After 25+ years in the investment management industry, I packed in my job and spent 2014 living and working in Nepal and Bangladesh, and visited some other places in between. It took me on a journey I did not expect, had me fall in love with Nepal and it's people, and become inspired at the work of Spinal Injury Rehabilitation Centre (SIRC) located 2 hours east of Kathmandu in the Sanga foothills. Since 2014, I have continued my warm relationship with SIRC and worked closely with my friends there in the aftermath of the 2015 earthquakes to date. This blog initially started out as a travelogue of sorts to keep friends and family worldwide updated while I was off on my travels in 2014. Since then it has morphed into a life story of the many places I have lived and worked and of the wonderful people I have met along the way. I hope you enjoy.
This entry was posted in Australia, Bangladesh, Canada, England, India, Ireland, Nepal, New Zealand, Spain and tagged . Bookmark the permalink.

8 Responses to A year in review

  1. Karen says:

    Kate Coffey, You are an amazing woman. Life is a journey I cannot wait to see where your journey takes you but I hope to be on your coat tails. Enjoy 2015.

  2. lalastudios says:

    Kate,

    Continuing to enjoy the tale of your journeys. I feel so fortunate that you are in my world.

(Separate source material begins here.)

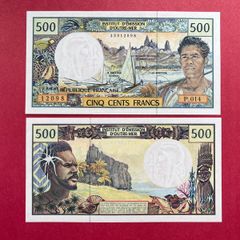 French  Pacific  Territories  500 Francs.   ( UNCIRCULATED )  2009. Pick 1f.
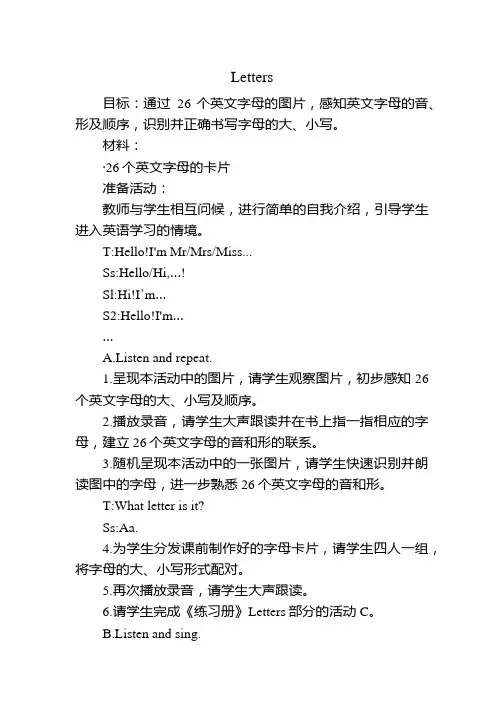 沪教版三年级英语上册教学设计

    Wishing you delightful new discoveries, peace, love and beauty in 2015.

    Hugs, Jacqueline

  3. Renu says:

    Dearest Kates,
    To be a witness to your life’s journey has been a privilege, for you are true & kind.

  4. Tandi says:

    Kate, I’m so happy to hear that a year in your river has led you back to the essence of Kate. That is the gold at the end of the rainbow. Thanks for sharing it all with us!

  5. Rajashi Gupta says:

    Dear Kate,

    Thank you from the core of my heart for making me a part of your life’s journey. It has been a privilege to have met such a kind and happy person as you. Wishing you the very best always.

    • Kate Coffey says:

      Thank you Rajashi. Learning Bengali dishes with you in your home in Kolkata was really a highlight for me, you were so generous with your time and culinary skills. It was lovely. If ever you find yourself in Canada, do not hesitate to let me know! Kindest regards.